Funmi Adewole conte l’histoire d’une jeune fille bouleversée par ses rêves et cauchemars provoqués par un changement de pays. Successivement à Lagos, puis à Londres, endormie, puis éveillée, le message est brouillé, le spectateur plongé dans son univers désorienté.
La chercheuse et dramaturge née en Grande-Bretagne et élevée au Nigeria alterne danse et scènes de jeux où elle est poursuivie par des montres : ses propres démons qui ont émergé suite aux déracinements qu’elle a connus. Son inconscient tente de les vaincre alors qu’elle est endormie.

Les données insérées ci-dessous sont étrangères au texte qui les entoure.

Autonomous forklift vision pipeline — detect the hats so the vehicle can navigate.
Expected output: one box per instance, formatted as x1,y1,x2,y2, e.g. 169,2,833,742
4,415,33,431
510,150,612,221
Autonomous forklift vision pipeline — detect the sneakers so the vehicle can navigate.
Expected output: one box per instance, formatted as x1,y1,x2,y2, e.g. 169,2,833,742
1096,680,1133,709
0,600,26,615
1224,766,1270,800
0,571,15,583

La performance est impressionnante, parfois déroutante et presque psychédélique. L’artiste parvient cependant à entraîner le spectateur dans son monde. Pas besoin d’effets spéciaux, les regards de l’actrice suffisent à eux seuls à comprendre l’état d’esprit dans lequel se trouve la jeune fille qui réussira finalement à évacuer ses peurs.
« Qui suis-je : la reine, Beyoncé ? », interpelle Alesandra Seutin.
Dans une troisième performance, l’artiste danseuse et chanteuse interagit avec le public, en partageant son expérience d’Afro-européenne dans une mise en scène symbolique reproduisant les frontières physiques, mais aussi mentales qui confinèrent les noirs en arrière- plan de la société.
« ‘If you are black stay back, If you are white, you’re alright » répète Alesandra tout en incarnant différents personnages qui prennent vie à travers des danses africaines, urbaines et européennes.
Mélangeant les genres artistiques et esthétiques avec habilité, Alesandra se met dans la peau d’une chanteuse, danseuse et femme politique avec pour seuls artifices ses mouvements de corps et expressions faciès.
Théâtre, expression corporelle, orale, chant et danse, une performance peut mélanger plusieurs disciplines, illustrent les trois chorégraphes et interprètes.
« En Afrique, on danse, on chante, on conte en même temps » souligne Alesandra Seutin. Dans leurs spectacles, les artistes qui mettent surtout la danse à l’honneur, s’inspirent des danses traditionnelles africaines et les transforment en danses contemporaines.
Pour Ghislaine Doté, la danse contemporaine africaine doit être perçue comme une abstraction qui fait écho au monde actuel :
« Il s’agit de suivre son instinct artistique. Ce qui ressort de mes danses, c’est ma perception du monde, je parle à l’humanité, à l’inconscient politique».
Alesandra Seutin va plus loin, jugeant ses créations politiques : « Je crée des choses qui gênent via la danse, je prends un parti, je mime des caractères d’aujourd’hui ».
Funmi Adewole conclut en soulignant que : « La danse sert à exprimer ce qui est important pour soi, actuellement. La particularité de la danse contemporaine est qu’il n’y a pas de règle, les règles s’arrêtent là où commence l’expression personnelle ».